--- Data section ---
==*==
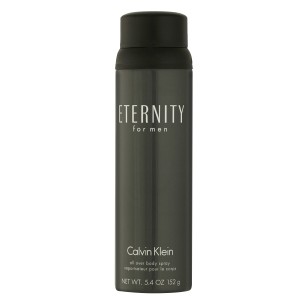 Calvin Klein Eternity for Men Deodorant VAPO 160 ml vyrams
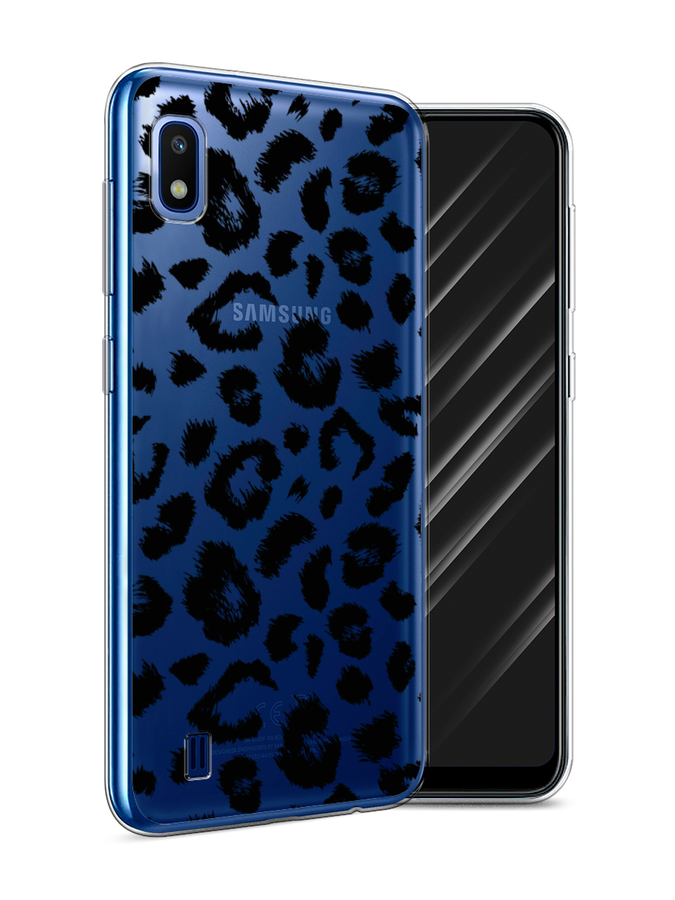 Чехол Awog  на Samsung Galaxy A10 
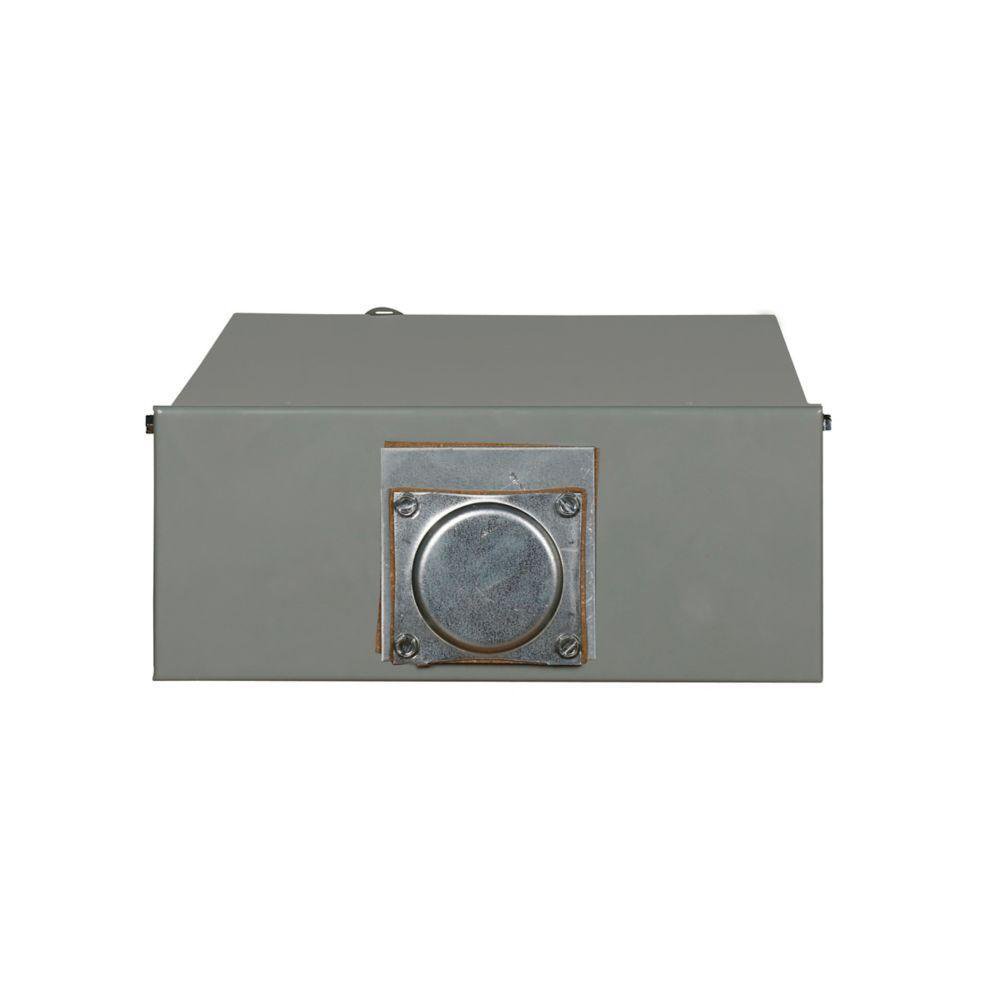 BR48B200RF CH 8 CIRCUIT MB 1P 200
==*==
Reproduce the preceding material exactly, skipping pictures.

--- Written answer ---
 Calvin Klein Eternity for Men Deodorant VAPO 160 ml vyrams
 Чехол Awog  на Samsung Galaxy A10 
 BR48B200RF CH 8 CIRCUIT MB 1P 200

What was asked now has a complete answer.